I had already tried “SuSEconfig --module fonts”, it runs but Adobe Helvetica remains on the system font list.
((Note that I have several Adobe xx fonts listed, but not reaaly on the system, Adobe Helvetica is just an example here))

I also renamed /home/user/.fontconfig.
A new, smaller .fontconfig was rebuilt, but no change to the general issue of non-existent fonts being listed.

On 2011-04-17 15:36, cmcgrath5035 wrote:
>
> Thanks, Carlos.
>
> I had already tried “SuSEconfig --module fonts”, it runs but Adobe
> Helvetica remains on the system font list.
> ((Note that I have several Adobe xx fonts listed, but not reaaly on the
> system, Adobe Helvetica is just an example here))
>
> I also renamed /home/-user-/.fontconfig.
> A new, smaller .fontconfig was rebuilt, but no change to the general
> issue of non-existent fonts being listed.

Sorry then, I’m no expert in that field :frowning:


Cheers / Saludos,

Carlos E. R.
(from 11.2 x86_64 “Emerald” at Telcontar)

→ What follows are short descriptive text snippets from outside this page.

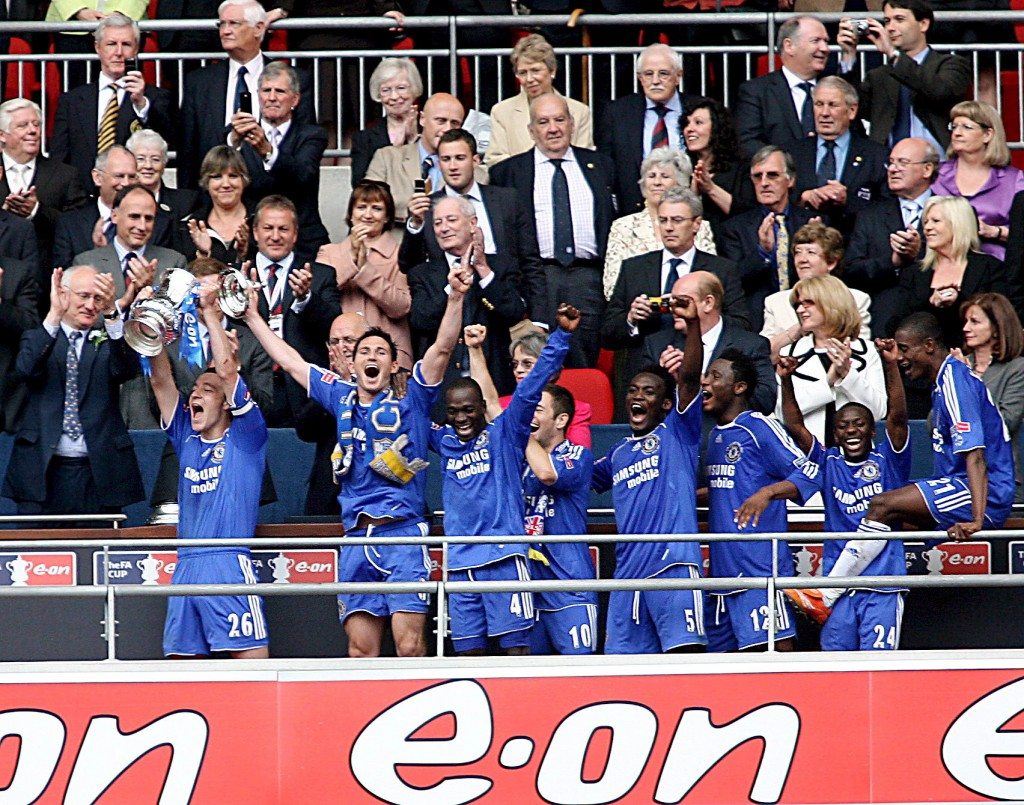 epa01013414 Chelsea's players celebrate as captain John Terry (front L) lifts the F.A Cup after their 1-0 extra time win over Manchester United in the 2007 F.A Cup final at the new Wembley Stadium in London, 19 May 2007. Didier Drogba scored the winner late in extra time.  EPA/ANDY RAIN NO ONLINE/INTERNET USE WITHOUT A LICENCE FROM FOOTBALL DATA CO. LTD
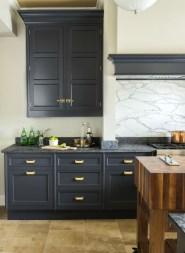 Stunning Dark Grey Kitchen Design Ideas 46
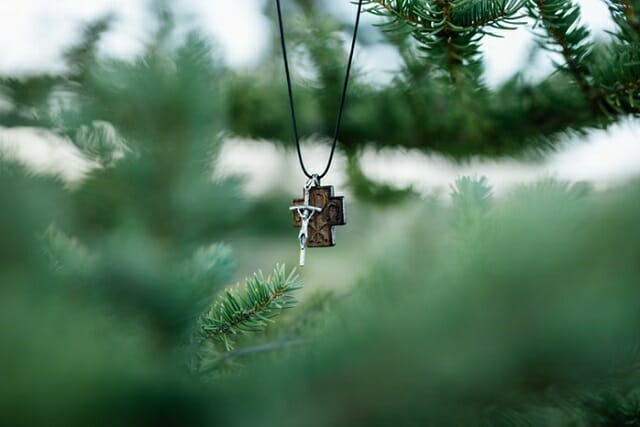 cruz en árbol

I have a clean 11.4 install and I have the same output of fc-list.

I’d suspect all the adobe fonts are automatically installed as an alias
to installed fonts, as a compatibility thing - so that documents
specifying it open properly.

Unless the fonts aren’t actually working, I wouldn’t worry about it.

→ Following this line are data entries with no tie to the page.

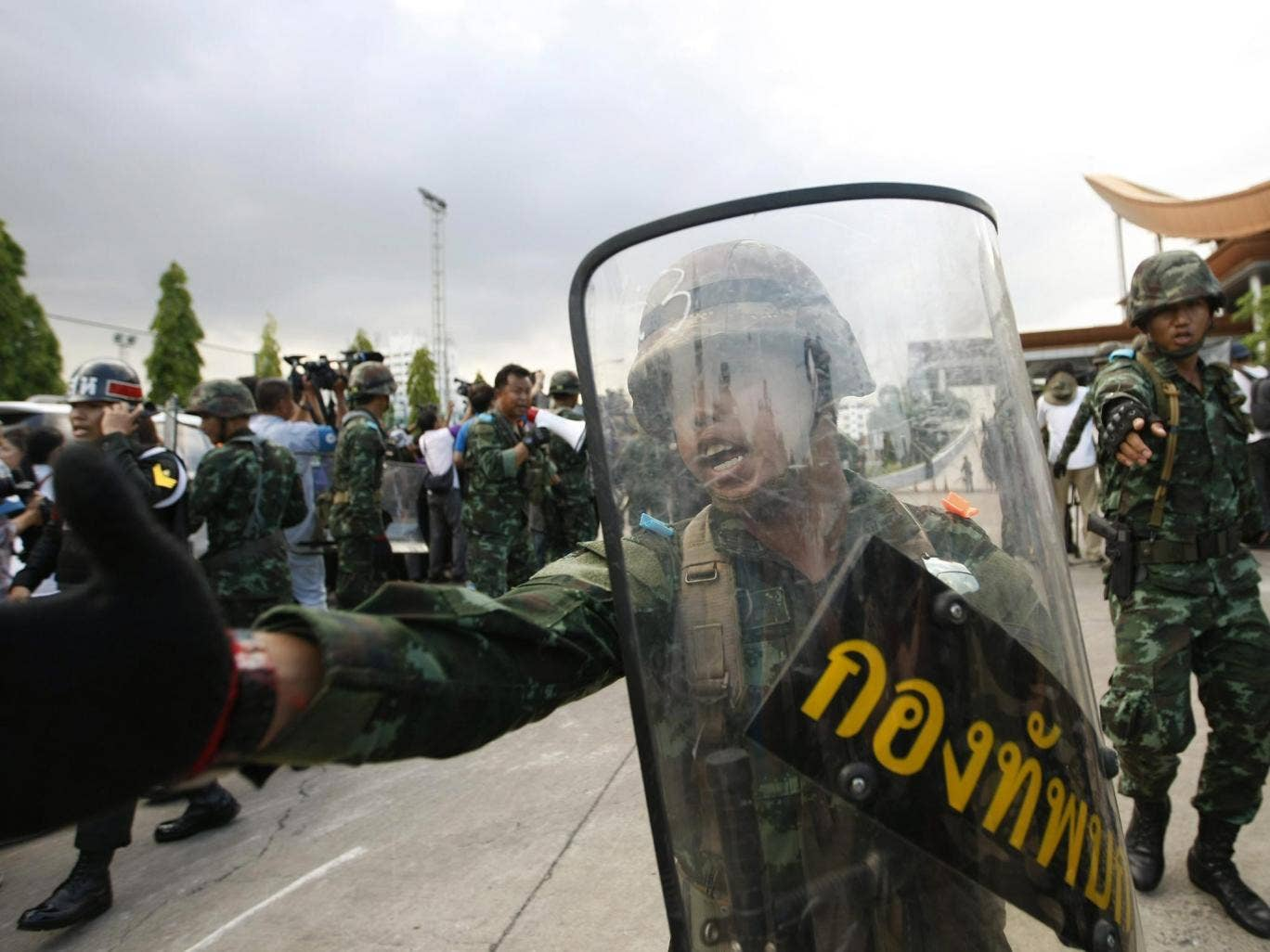 Thai armed soldiers stand guard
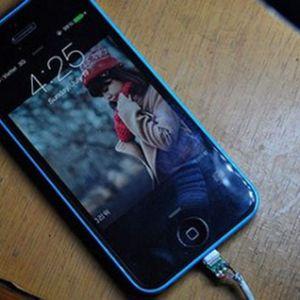 Bạn đã biết cách nối dây sạc iPhone bị đứt chưa?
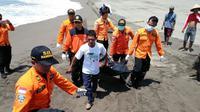 Ilustrasi – evakuasi korban tenggelam di pantai selatan. (Foto: Liputan6.com/Basarnas/Muhamad Ridlo)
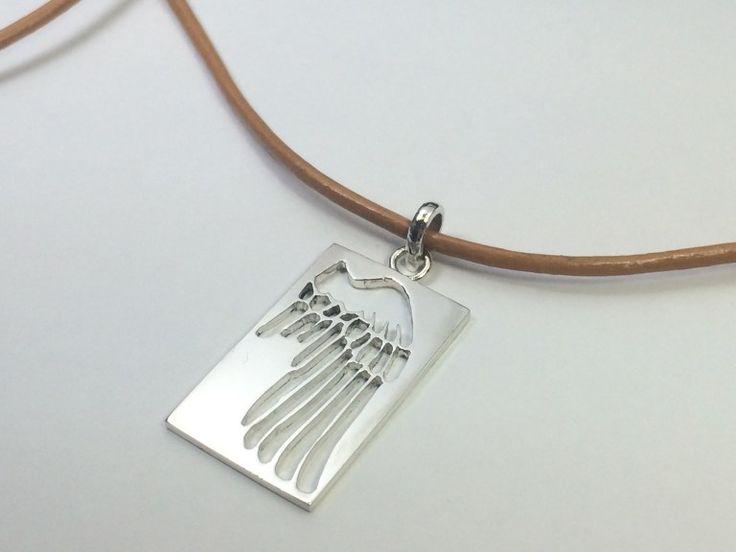 シルバーの羽モチーフのペンダントヘッドです。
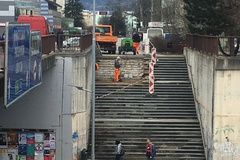 Schody na Bernolákovu konečne opravujú
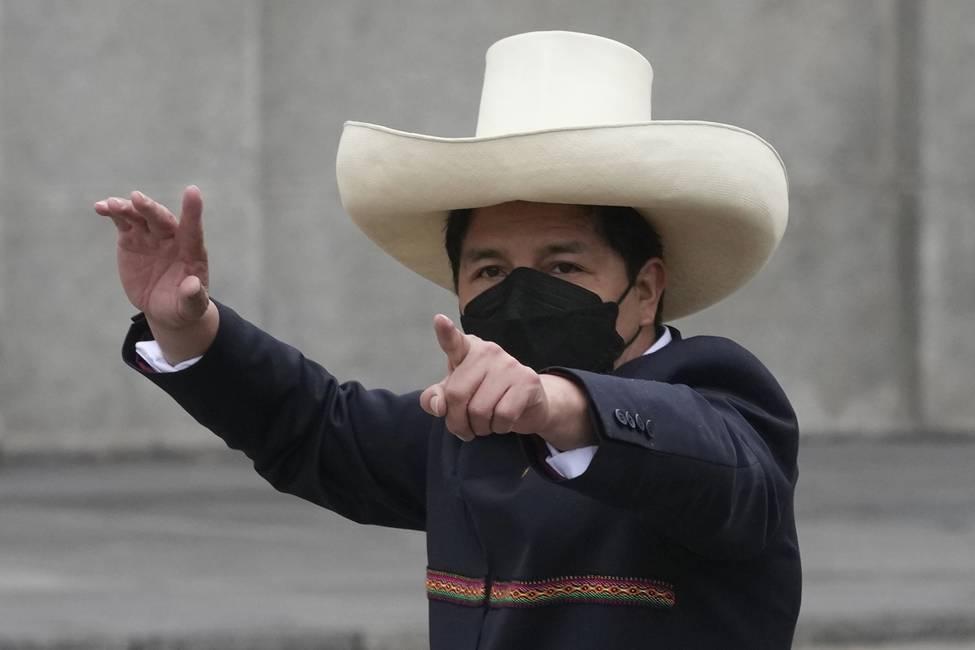 Pedro Castillo, sin paz en el palacio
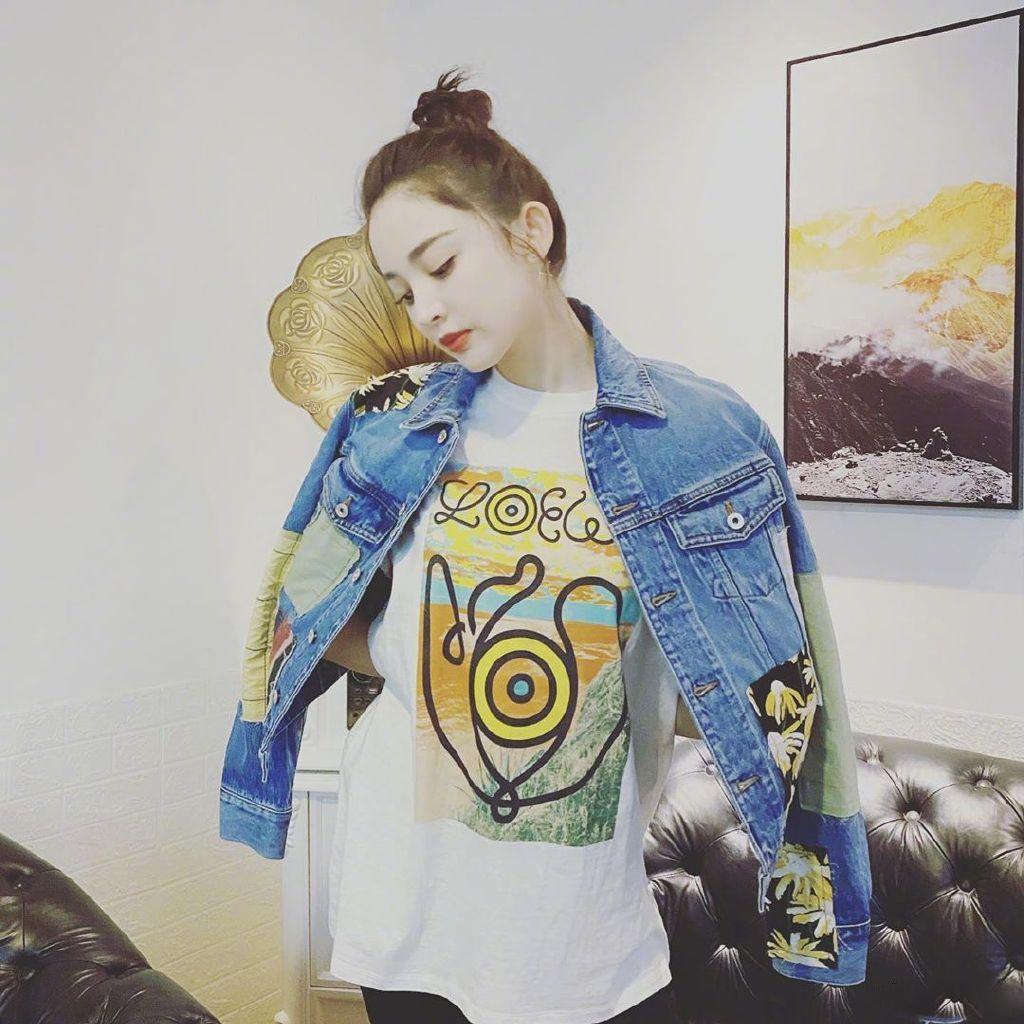 古力娜扎身穿拼接丹宁外套内搭同品牌涂鸦白T顽趣又不失时尚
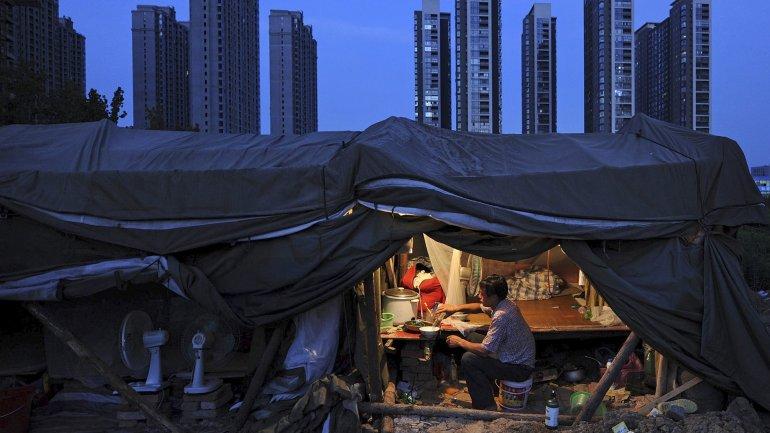 Un obrero cena en su refugio cerca de la zona de rascacielos en Hefei, provincia de Anhui, China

I read thru this link: Chapter 14. Installing and Configuring Fonts for the Graphical User Interface , looked at most of the config fies it referenced and found nothing of particular interest

I did notice that several of the cache files in /var/cache/fontconfig had dates that went back to the date I upgraded (11.3 to 11.4), so I renamed the directory, reran SuSEconfig. A new /var/cache/fontconfig directory was created, its contents look to be same but are now all dated today.

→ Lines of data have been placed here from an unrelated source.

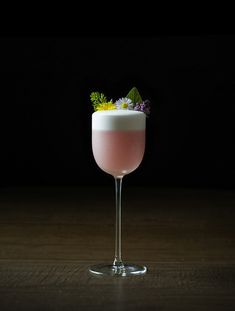 The Cocktailian's Guide to Edible Flowers - Moody Mixologist edible flowers and other foraged flora Cocktail Syrups, Cocktail Garnish, Cocktail Glass, Cocktail Recipes, Cocktail Photography, Food Photography, Kombucha, Cocktails Made With Gin, Lavender Syrup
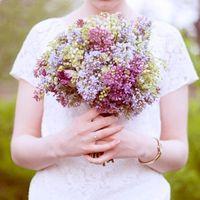 Весенний букет невесты из сирени и ландышей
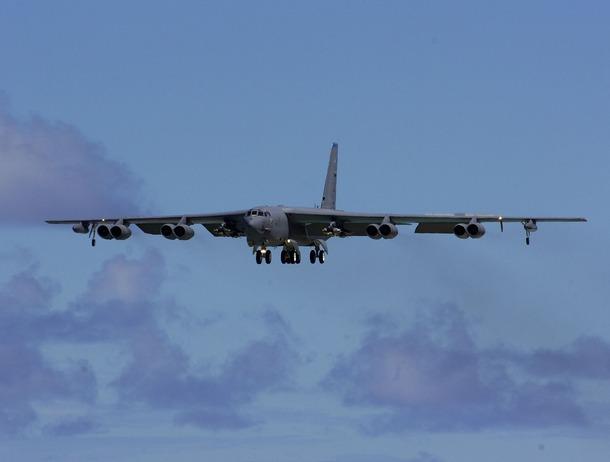 США перебросили на Украину военные самолеты-заправщики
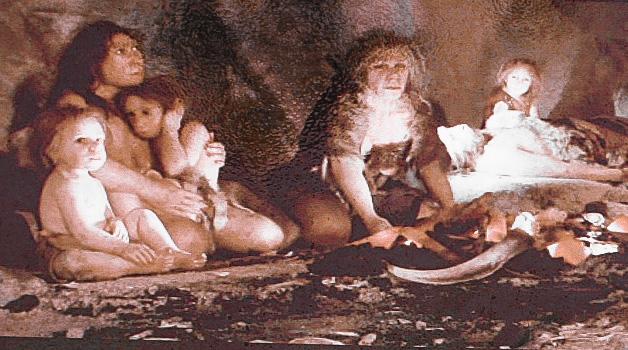 Grupo de homo sapiens en la cueva de los Postes de Fuentes de León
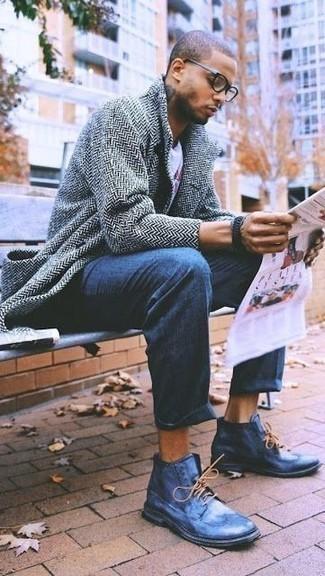 Cómo combinar una camiseta con cuello circular estampada blanca: Intenta combinar una camiseta con cuello circular estampada blanca junto a un pantalón chino azul para un look diario sin parecer demasiado arreglada. ¿Te sientes valiente? Completa tu atuendo con zapatos brogue de cuero azules.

The system still offers up Adobe Helvetica as an installed system font, but it is not really there.

So I’ll give up for now. I now know how to recognize when a font acts flaky what to look for, and will just remain curious as to what is going on here.

cmcgrath5035 wrote:
>
> I read thru this link: ‘Chapter 14. Installing and Configuring Fonts for
> the Graphical User Interface’ (http://tinyurl.com/4y2dmfp) , looked at
> most of the config fies it referenced and found nothing of particular
> interest
>
> I did notice that several of the cache files in /var/cache/fontconfig
> had dates that went back to the date I upgraded (11.3 to 11.4), so I
> renamed the directory, reran SuSEconfig. A new /var/cache/fontconfig
> directory was created, its contents look to be same but are now all
> dated today.
>
> The system still offers up Adobe Helvetica as an installed system font,
> but it is not really there.
>
> So I’ll give up for now. I now know how to recognize when a font acts
> flaky what to look for, and will just remain curious as to what is going
> on here.
>
>

What is happening is fontconfig and its configuration creates aliases of
these Adobe font names to ensure documents open with a reasonable
matching font face, so Helvetica maps to Sans and the default Sans is
actually a dejavu, Arial or other common Sans which is installed as a
real font. There are similar mappings for Times, hence Serif, hence
Dejavu Serif.

If you want to know in detail about the font installed, their real names
and included glyphs, you can install fontmatrix. It is in the KDE:Extras
repo as well as in my home repo. It does not require KDE, only Qt4.